In Fellows v. Heermans ( supra) the question before us was squarely up. A temporary injunction had been obtained restraining the defendant from proceeding under certain instruments which the plaintiff claimed were executed under mistake and undue influence and which instruments provided that the grantee should sell and convey certain lands. The plaintiff's complaint was dismissed upon the trial and the plaintiff appealed to the General Term and made a motion at Special Term for a renewal and continuance of the injunction during the pendency of the appeal. The Special Term made such an order, which was affirmed at the General Term, but was reversed by the Court of Appeals upon the ground that the Supreme Court had no power to revive or continue a temporary injunction obtained by the plaintiff after judgment against him in the action, pending his appeal from the judgment.

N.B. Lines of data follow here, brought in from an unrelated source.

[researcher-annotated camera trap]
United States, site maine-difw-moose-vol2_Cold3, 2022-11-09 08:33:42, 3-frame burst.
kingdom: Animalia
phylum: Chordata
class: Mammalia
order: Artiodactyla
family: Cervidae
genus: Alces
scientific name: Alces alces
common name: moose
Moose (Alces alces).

In Spears v. Mathews ( supra) the same question was again up in the Court of Appeals, and the court in that case held that the court had no power after judgment against the plaintiff in an action, and pending an appeal by him therefrom, to grant an injunction or to revive or continue a temporary injunction.
The distinction which the cases make is evident. Where the plaintiff has obtained the injunction which the action is brought to secure, the court, on appeal, in a proper case, may suspend its operation; but where the plaintiff has been defeated in his action and in maintaining his injunction, and it has been dissolved, there is no power in the court to revive it pending the appeal.
The judgment in this case denied the relief that the plaintiff sought, and gave costs to the defendant. Upon appeal from that judgment, and on giving the proper undertakings provided by sections 1326 and 1327 of the Code of Civil Procedure, the plaintiff is entitled to a stay of execution pending the appeal; that is the only stay pending the appeal which the plaintiff can have in this action.
The order appealed from should be reversed, with ten dollars costs and the disbursements of the appeal.
Order reversed, with ten dollars costs and disbursements.